NEW YORK — U.S. borrowers can get the cheapest mortgages this year, thanks to worries over European debt, and that could keep homebuyers active even after the expiration of a tax credit designed to increase sales.

Mortgage rates fell to their lowest level of the year this week as yields on U.S. government securities declined, Freddie Mac said Thursday. Fixed rates for mortgages tend to follow the yield of 10-year Treasury notes.

Treasury yields sank after Germany’s move this week to curtail certain kinds of short-selling spooked investors, who shifted money from risky European debt to safer U.S. securities.
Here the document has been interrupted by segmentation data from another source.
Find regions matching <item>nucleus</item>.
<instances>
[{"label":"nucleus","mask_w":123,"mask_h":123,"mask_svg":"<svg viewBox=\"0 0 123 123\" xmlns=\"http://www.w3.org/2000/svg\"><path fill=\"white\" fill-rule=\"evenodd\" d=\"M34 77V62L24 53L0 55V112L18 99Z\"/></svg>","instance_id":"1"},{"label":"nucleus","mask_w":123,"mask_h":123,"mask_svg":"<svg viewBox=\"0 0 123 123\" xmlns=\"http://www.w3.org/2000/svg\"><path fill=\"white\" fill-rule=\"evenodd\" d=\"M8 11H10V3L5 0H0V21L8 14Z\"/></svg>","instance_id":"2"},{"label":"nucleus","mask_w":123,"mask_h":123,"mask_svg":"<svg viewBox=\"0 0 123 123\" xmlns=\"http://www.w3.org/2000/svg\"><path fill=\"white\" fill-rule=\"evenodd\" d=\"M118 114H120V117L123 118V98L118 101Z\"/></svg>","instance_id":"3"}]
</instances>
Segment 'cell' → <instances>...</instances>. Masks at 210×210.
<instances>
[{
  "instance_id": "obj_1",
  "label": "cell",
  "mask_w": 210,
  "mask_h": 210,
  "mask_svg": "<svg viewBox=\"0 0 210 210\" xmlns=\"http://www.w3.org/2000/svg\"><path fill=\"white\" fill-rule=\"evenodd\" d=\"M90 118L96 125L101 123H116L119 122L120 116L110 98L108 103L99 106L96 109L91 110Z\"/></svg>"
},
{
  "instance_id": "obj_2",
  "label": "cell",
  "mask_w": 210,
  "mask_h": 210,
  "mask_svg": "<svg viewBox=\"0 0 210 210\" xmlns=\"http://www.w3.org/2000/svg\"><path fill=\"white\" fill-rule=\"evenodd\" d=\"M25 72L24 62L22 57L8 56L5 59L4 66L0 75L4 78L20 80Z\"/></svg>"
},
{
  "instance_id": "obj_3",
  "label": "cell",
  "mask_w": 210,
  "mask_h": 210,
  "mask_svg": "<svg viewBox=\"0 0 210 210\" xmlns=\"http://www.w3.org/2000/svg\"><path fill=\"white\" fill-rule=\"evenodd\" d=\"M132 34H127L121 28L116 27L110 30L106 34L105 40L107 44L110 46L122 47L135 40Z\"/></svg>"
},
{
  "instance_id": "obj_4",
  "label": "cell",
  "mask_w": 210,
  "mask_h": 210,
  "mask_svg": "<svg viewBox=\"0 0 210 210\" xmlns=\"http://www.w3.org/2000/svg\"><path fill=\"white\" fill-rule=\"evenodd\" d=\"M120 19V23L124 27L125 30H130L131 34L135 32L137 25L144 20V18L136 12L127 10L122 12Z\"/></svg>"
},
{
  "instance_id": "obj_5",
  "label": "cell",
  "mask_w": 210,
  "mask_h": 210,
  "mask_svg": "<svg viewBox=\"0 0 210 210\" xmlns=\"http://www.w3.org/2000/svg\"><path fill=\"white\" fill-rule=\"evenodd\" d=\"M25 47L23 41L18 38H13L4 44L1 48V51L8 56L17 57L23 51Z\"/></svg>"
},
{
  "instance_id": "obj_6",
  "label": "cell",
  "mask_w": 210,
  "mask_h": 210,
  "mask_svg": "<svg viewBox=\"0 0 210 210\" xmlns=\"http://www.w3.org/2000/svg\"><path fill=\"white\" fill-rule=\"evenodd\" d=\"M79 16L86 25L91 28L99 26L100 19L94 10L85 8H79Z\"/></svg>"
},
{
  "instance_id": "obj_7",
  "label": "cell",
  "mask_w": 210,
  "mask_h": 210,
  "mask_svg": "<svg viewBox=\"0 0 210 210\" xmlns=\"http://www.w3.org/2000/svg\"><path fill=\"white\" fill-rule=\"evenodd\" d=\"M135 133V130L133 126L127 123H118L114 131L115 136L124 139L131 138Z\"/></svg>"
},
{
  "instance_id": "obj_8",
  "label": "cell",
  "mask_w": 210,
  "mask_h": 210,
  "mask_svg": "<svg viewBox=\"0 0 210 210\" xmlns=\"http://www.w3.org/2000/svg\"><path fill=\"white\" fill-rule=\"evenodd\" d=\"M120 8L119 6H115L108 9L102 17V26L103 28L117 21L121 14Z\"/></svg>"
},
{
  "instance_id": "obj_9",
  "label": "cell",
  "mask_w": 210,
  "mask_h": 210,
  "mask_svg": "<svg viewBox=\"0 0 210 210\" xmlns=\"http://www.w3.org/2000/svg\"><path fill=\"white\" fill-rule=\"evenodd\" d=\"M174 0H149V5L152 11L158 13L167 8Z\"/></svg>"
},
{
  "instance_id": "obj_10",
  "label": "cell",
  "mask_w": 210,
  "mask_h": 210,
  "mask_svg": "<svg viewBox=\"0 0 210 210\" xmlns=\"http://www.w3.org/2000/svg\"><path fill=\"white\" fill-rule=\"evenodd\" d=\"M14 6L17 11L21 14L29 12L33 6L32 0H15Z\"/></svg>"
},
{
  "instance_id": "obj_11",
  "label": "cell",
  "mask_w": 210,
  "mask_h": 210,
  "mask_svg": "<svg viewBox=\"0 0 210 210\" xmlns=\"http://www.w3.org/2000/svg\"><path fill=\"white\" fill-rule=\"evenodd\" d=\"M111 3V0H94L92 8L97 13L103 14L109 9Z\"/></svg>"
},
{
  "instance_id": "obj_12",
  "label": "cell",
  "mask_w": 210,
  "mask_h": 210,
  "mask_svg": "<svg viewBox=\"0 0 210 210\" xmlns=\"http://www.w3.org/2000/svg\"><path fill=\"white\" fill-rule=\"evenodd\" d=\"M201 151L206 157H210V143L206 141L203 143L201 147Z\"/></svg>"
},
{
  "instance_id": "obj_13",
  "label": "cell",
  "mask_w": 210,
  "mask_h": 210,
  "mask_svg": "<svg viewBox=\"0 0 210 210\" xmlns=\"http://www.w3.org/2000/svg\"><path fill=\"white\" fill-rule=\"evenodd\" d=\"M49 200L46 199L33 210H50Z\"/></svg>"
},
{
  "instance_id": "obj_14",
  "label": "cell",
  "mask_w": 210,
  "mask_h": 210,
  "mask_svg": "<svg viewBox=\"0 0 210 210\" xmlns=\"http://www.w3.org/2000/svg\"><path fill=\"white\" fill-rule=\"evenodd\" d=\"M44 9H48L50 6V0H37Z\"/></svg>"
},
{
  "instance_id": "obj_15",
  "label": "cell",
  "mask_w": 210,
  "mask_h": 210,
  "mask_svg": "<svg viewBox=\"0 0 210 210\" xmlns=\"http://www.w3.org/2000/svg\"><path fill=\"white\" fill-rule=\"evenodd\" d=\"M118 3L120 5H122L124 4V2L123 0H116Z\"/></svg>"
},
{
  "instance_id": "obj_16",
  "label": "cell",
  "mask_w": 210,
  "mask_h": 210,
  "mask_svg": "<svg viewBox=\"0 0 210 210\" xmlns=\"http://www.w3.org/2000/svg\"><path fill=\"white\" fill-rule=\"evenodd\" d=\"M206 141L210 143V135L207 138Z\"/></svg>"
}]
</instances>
A side effect of the lower Treasury rates was lower mortgage rates. The average fixed rate on a 30-year mortgage dipped to 4.84 percent from 4.93 percent a week earlier, Freddie Mac said. It was the lowest level since mid-December, when rates averaged 4.81 percent.

“The timing is fortuitous,” said Greg McBride, a senior financial analyst at, “because home shoppers who rushed to sign their purchase contracts in late April to capture the tax credit are locking in their mortgage rates now.”

New buyers were offered a credit worth up to $8,000, while current owners who bought and moved into another home could get one for up to $6,500. To receive them, buyers had to have a signed offer by April 30 and must close by the end of June.

Economists expected home sales to flag after the credit expired, but lower rates could help offset the falloff.

Among other types of mortgages in Freddie Mac’s survey, the average rate on a 15-year fixed-rate mortgage was 4.24 percent this week, down from 4.3 percent. Rates on five-year, adjustable-rate mortgages averaged 3.91 percent, down from 3.95 percent a week earlier. Rates on one-year, adjustable-rate mortgages fell to 4 percent.